At a time when lots of my Mentor colleagues are at SAP’s internal DKOM events, I had the opportunity to attend SAP’s semi-public UK Technology Forum in St Albans on March 21st and spent day 1 there, mainly focussing on information around User Interfaces and Netweaver Gateway. As a regular TechEd visitor, events such as this are not providing you with a raft of new items around SAP products, but instead give you with a gut feel for the local customer and developer community.
I have yet to see this evening’s Demo Jam, but so far it’s been a worthwhile trip, which is mainly down to networking and chats I had. Here are my key points:
User Interface and User Experience: demos and presentations were around HTML5 – either driven by Sybase Unwired Platform or developed straight using HTML5 and CSS3. For example, Keytree demoed an interesting live retail app for iPad that uses HTML5, hooked up to a SAP retail backend via homebuilt RESTful services. CompriseIT demoed a new SAP tool to generate native iOS consumption UIs for Netweaver Gateway services.
UI5: It didn’t come as a surprise to me, but there were no specific news on SAP’s new UI framework UI5 (which is jQuery based). However, according to the SAP partners I spoke to it is something everyone is looking into now. Keytree mentioned they are using Sencha libraries (a Javascript framework) on top to add touch interface capabilities to UI5 (which currently only is for desktop). Personally, I am excited about UI5 and expect further developments on tooling and framework from SAP later this year.

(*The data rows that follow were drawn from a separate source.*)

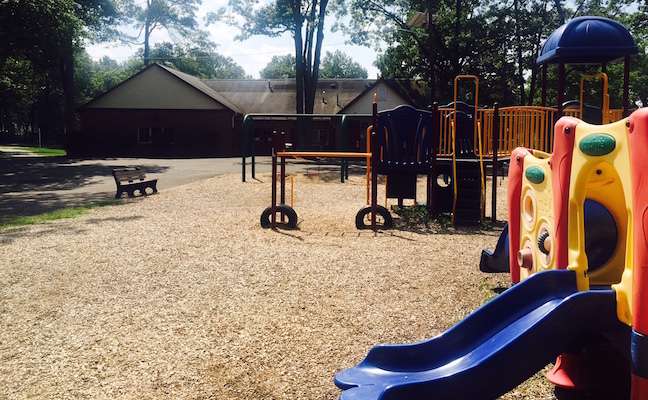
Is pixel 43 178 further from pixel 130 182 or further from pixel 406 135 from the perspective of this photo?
pixel 406 135

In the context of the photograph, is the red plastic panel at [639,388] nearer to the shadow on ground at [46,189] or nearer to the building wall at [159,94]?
the shadow on ground at [46,189]

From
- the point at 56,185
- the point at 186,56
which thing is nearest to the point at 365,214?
the point at 56,185

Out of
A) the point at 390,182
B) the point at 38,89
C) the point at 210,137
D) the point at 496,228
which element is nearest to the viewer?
the point at 496,228

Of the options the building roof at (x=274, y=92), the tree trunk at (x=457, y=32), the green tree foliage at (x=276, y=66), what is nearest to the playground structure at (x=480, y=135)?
the tree trunk at (x=457, y=32)

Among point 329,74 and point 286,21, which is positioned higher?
point 329,74

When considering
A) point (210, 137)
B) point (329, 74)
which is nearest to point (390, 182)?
point (210, 137)

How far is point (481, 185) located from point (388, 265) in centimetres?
365

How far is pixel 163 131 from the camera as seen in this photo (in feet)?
135

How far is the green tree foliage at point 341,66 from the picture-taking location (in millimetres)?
110081

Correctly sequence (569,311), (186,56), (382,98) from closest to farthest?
(569,311)
(382,98)
(186,56)

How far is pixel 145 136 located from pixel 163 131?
149 centimetres

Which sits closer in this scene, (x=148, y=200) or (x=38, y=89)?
(x=148, y=200)

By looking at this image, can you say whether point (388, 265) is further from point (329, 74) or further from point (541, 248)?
point (329, 74)

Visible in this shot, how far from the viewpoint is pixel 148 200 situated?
542 inches
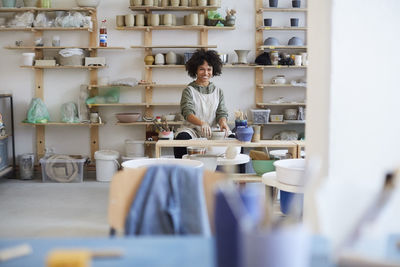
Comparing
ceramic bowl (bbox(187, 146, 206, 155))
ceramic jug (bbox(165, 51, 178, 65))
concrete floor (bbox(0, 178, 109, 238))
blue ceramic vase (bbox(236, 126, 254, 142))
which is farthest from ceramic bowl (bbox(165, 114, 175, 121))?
blue ceramic vase (bbox(236, 126, 254, 142))

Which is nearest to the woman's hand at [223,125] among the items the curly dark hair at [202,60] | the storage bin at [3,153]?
the curly dark hair at [202,60]

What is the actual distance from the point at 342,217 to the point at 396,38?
1161 millimetres

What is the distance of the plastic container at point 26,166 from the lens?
6.45 meters

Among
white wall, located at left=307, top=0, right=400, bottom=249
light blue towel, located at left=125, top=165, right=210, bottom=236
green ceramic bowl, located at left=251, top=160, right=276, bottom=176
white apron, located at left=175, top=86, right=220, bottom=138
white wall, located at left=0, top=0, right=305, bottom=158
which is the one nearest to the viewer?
light blue towel, located at left=125, top=165, right=210, bottom=236

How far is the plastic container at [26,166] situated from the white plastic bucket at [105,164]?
0.86 m

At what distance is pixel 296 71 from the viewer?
21.8 ft

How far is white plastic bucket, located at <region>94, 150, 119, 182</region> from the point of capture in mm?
6285

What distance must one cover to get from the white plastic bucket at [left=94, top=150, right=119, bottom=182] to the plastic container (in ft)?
2.83

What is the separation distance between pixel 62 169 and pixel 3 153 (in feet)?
2.53

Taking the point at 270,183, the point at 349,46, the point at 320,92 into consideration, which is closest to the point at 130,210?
the point at 320,92

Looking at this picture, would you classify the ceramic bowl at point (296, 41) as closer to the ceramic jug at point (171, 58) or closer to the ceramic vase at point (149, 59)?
the ceramic jug at point (171, 58)

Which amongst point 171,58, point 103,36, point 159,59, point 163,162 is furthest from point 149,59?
point 163,162

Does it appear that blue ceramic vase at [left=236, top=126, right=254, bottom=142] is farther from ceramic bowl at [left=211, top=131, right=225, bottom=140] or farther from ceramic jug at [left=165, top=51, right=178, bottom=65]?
ceramic jug at [left=165, top=51, right=178, bottom=65]

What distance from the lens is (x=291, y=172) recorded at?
10.8 ft
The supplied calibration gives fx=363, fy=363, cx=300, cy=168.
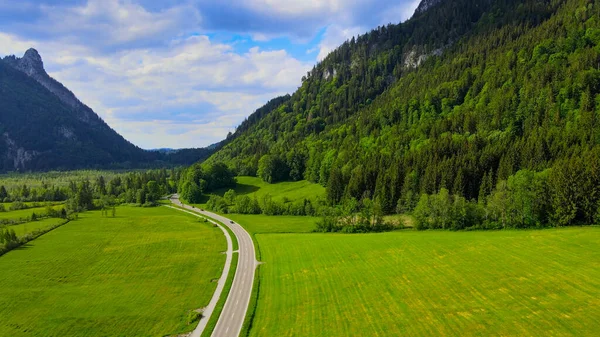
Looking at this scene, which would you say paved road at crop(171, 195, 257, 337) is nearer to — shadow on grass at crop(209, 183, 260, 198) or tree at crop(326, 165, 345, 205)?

Gateway: I liked that most presentations clarified that not just SUP can be used for consumption, which was in contrast to information available during TechEd 2011 in Madrid, where participants often thought SUP is the only way to consume Gateway. I attended two interesting sessions by SAP labs’ very own Yaad Oren, including a Kinect-enabled Gateway solution and a Siri-based prototype called SiPi (using Open Ears). In the latter, a video showed a SAP CRM lead being created using iPhone voice recognition and later an image was added to the CRM business partner by searching the person on Facebook, based on facial details. This is a very likely future use-case, yet it still makes me slightly shudder! (Disclaimer: the app is only a prototype!). As far as a wider developer engagement for Gateway is concerned, it seems that a reliance on the SAP partnering framework is the chosen path for now. Whether this will hamper the “billion users” ambitions SAP has remains to be seen.